Die Dauer des Schmerzes gibt Hinweise auf die Chronizität und auf die Schmerzprognose. Je länger das Schmerzsyndrom besteht, umso relevanter sind psychosoziale Faktoren bei der Aufrechterhaltung des Schmerzgeschehens. Die Ermittlung der Schmerzstärke erfolgt über Angabe der höchsten Schmerzintensität, über die Angabe des durchschnittlichen Dauerschmerzes und ggf. aus der Bestimmung von Schmerzintensitäten in Ruhe und bei Bewegung. Die Dokumentation der ermittelten Schmerzstärke kann über eine Skala von 0 bis 10 (z.B. Numerische Rating-Skala NRS, Visuelle Analogskala VAS oder Verbale Rating-Skala VRS) erfolgen.

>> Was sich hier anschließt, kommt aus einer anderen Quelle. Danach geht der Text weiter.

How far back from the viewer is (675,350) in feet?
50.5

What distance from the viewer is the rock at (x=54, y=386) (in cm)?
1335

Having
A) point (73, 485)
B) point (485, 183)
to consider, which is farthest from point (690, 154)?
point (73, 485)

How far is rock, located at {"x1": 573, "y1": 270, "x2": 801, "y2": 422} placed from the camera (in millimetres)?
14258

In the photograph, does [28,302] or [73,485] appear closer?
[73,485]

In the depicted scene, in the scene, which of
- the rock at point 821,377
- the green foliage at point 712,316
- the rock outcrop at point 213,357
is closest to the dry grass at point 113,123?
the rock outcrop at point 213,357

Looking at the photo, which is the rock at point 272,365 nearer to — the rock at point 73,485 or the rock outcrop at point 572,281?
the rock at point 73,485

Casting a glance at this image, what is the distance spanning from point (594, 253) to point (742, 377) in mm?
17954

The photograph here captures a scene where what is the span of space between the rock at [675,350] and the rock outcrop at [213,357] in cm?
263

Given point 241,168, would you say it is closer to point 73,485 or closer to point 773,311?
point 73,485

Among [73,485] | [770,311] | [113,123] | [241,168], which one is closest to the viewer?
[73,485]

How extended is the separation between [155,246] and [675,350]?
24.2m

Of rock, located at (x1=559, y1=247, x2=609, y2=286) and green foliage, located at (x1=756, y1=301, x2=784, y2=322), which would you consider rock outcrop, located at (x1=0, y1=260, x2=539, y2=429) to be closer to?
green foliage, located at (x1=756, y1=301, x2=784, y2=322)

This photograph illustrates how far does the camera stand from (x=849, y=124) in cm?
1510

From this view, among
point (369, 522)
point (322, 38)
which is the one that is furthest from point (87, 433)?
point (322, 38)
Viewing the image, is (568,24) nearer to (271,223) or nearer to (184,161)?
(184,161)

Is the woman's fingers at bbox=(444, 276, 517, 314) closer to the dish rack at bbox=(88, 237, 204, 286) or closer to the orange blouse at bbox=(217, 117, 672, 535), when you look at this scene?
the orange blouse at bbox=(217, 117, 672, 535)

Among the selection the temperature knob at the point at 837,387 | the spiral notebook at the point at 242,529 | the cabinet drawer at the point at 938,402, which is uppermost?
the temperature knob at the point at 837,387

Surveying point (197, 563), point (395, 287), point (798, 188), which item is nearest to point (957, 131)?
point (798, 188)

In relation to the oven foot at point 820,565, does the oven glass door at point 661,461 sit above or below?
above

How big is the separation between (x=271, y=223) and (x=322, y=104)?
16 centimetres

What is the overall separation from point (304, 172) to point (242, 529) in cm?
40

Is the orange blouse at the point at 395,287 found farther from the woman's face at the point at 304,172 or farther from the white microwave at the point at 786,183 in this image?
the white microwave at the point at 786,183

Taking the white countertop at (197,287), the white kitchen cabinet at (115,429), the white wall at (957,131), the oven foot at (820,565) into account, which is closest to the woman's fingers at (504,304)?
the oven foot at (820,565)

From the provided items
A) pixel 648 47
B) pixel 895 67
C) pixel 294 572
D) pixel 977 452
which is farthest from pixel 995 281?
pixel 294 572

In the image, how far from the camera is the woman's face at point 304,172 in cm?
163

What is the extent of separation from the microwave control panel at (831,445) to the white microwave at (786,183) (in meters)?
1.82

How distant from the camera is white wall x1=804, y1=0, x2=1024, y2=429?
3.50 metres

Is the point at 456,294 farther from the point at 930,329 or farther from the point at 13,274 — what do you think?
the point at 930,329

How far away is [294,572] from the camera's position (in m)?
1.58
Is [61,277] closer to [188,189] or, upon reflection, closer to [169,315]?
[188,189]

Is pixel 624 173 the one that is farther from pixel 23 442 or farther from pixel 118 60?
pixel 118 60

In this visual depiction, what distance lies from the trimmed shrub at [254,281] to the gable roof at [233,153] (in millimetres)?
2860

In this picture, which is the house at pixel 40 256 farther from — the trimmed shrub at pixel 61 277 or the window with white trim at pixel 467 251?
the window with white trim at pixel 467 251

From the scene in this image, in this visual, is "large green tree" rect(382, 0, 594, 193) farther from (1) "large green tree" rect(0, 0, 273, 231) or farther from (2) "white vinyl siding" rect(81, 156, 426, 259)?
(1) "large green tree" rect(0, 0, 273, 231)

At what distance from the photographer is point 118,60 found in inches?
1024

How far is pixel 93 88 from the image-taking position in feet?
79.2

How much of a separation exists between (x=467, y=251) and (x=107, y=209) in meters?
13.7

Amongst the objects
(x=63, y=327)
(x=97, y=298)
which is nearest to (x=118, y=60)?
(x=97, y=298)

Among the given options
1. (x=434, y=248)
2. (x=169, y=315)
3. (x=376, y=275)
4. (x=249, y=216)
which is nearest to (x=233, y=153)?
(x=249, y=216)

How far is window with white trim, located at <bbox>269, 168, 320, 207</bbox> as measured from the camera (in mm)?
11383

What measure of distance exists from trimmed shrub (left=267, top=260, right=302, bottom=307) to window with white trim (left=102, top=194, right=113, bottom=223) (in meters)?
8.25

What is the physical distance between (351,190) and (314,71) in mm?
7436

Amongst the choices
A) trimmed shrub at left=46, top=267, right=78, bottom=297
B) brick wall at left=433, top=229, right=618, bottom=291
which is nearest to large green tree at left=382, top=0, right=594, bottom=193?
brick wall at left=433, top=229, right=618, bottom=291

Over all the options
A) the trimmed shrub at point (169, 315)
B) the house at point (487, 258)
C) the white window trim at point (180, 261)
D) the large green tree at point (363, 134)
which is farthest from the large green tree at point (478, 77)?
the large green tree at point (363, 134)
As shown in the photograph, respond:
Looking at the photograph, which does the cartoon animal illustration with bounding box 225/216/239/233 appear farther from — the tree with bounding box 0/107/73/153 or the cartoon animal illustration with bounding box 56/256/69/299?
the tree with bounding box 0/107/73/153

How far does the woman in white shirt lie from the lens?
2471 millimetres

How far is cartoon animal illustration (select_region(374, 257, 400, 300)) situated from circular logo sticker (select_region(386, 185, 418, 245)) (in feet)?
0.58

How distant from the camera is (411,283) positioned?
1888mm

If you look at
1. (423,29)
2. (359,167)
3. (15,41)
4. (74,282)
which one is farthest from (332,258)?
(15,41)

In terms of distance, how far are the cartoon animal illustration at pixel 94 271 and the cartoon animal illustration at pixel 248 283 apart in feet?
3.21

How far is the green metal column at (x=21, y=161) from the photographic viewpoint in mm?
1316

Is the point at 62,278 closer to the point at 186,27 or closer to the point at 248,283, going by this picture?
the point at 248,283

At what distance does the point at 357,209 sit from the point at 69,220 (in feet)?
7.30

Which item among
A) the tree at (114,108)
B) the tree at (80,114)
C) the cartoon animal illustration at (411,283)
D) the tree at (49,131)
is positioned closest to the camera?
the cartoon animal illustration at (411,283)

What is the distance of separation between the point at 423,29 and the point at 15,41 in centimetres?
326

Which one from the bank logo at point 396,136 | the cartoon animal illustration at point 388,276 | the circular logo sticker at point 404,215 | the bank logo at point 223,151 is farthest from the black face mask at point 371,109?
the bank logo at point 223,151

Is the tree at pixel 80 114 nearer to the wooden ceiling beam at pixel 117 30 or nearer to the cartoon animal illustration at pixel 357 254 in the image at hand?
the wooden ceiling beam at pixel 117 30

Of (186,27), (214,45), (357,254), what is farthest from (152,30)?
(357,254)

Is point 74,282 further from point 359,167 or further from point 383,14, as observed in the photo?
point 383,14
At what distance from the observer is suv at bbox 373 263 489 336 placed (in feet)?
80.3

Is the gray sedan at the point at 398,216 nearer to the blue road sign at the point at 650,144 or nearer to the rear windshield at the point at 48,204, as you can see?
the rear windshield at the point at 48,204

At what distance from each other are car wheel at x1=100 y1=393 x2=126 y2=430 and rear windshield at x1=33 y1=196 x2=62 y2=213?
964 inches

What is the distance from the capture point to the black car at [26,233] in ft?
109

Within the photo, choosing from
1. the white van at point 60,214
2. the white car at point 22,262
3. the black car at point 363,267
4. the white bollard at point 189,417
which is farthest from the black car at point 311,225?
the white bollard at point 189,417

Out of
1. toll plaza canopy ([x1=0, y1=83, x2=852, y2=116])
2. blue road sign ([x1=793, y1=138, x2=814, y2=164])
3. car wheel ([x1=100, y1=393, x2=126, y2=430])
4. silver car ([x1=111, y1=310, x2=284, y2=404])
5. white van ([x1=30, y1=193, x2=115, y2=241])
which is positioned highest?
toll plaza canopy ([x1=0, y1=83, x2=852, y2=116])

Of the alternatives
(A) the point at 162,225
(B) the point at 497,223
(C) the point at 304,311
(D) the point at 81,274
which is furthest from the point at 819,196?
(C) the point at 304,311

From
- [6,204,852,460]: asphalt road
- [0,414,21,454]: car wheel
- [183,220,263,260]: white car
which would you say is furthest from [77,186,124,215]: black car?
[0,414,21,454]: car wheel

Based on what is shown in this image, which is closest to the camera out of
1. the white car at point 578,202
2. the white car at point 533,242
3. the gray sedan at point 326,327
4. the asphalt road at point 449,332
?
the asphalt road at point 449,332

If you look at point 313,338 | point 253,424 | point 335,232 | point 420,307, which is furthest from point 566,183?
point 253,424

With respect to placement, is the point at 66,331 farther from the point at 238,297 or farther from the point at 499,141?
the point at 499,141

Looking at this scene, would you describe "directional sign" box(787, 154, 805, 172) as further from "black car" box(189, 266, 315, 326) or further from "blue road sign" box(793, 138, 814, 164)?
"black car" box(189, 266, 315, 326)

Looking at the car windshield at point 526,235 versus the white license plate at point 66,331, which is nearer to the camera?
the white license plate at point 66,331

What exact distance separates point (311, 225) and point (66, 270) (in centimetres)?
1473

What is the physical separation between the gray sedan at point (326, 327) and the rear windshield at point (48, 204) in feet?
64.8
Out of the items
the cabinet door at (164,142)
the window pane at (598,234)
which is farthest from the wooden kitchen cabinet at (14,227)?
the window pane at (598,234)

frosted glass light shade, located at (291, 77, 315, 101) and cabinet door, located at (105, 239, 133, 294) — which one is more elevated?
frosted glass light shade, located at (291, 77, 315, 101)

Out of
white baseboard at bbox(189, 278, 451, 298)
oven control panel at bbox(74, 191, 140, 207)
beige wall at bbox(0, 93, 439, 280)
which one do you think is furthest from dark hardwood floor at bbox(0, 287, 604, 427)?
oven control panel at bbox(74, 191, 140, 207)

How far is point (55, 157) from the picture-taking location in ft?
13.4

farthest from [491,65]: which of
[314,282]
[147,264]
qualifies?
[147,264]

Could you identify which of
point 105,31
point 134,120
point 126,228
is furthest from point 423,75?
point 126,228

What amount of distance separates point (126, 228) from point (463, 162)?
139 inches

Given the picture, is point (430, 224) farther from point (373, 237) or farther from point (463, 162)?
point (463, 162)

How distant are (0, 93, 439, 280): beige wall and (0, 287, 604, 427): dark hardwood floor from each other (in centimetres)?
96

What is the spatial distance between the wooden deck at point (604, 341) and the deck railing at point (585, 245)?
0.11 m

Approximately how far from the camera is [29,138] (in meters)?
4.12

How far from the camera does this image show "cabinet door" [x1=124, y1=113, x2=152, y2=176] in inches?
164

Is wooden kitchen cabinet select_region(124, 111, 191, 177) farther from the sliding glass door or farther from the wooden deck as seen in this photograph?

2.5 Psychosoziale Anamnese
Neben der psychosozialen Situation des Versicherten (Familie, Beruf, begleitenden psychologischen Symptomen wie Angst oder Depression, Coping-Mechanismen) sollte das Selbstbild des Versicherten bzgl. seiner Schmerzproblematik (welche Ursachen sieht er) ermittelt werden. Hierbei ist zu beachten, welche Hoffnungen er in die Therapie setzt und wie er aus seiner Sicht ein Therapieziel definiert (Schmerzlosigkeit, Arbeitsfähigkeit usw.).
Die gezielte Exploration möglicher psychischer Erkrankungen ist aufgrund der hohen Prävalenz psychischer Komorbidität bei chronischem Schmerz sinnvoll. Psychische Erkrankungen wie Depression, posttraumatische Belastungsstörung oder Angststörung gehen oft mit verstärktem Schmerzempfinden einher, so dass bei einer adäquaten Behandlung der psychischen Erkrankung auch mit einer Besserung der Schmerzen zu rechnen ist [1].